> [EXERCISE PROMPT] Go through the material and copy each line in which the word "Papio" shows up.

[EXCERPTED RECORDS — start]

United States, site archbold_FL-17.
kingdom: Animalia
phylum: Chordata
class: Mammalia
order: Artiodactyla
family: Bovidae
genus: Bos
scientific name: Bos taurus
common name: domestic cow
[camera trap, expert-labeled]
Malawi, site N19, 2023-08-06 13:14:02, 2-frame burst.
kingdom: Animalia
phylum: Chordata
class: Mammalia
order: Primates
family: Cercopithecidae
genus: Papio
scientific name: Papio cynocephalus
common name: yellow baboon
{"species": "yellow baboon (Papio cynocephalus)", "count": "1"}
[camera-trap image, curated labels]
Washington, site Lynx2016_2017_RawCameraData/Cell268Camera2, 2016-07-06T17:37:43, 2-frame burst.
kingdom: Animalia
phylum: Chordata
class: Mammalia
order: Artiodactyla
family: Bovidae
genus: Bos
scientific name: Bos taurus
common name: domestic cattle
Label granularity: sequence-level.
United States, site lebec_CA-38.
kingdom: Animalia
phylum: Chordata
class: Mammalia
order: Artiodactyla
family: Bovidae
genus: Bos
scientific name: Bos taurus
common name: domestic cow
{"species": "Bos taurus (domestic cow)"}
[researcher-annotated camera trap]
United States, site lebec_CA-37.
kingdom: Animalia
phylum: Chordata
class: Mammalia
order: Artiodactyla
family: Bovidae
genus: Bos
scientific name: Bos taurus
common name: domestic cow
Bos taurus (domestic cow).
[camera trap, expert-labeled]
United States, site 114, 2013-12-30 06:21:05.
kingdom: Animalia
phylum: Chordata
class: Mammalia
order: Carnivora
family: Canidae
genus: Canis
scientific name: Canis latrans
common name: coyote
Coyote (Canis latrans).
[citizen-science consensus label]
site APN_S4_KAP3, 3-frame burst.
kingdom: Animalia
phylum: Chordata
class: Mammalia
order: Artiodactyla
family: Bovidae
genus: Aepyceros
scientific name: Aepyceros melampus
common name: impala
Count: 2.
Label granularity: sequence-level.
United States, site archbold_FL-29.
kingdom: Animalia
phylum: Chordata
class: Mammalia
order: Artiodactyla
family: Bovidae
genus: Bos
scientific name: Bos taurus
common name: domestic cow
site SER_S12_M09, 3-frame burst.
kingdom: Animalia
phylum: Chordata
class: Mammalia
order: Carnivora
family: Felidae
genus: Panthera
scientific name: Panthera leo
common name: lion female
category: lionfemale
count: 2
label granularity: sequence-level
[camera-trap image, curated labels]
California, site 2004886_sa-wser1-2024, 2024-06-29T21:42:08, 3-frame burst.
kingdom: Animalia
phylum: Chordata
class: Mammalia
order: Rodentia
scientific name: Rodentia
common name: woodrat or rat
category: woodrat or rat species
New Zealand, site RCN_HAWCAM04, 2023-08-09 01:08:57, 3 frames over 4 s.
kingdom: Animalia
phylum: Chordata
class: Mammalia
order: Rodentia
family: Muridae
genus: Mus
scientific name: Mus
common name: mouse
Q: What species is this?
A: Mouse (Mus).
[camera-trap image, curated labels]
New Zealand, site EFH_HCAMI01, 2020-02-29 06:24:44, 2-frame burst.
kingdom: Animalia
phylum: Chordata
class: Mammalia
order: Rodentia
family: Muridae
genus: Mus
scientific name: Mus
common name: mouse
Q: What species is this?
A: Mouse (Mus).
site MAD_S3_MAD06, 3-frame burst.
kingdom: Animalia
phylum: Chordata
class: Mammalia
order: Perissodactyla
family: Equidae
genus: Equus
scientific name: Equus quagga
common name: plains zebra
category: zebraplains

[EXCERPTED RECORDS — finish]

> [ANSWER SECTION]
genus: Papio
scientific name: Papio cynocephalus
{"species": "yellow baboon (Papio cynocephalus)", "count": "1"}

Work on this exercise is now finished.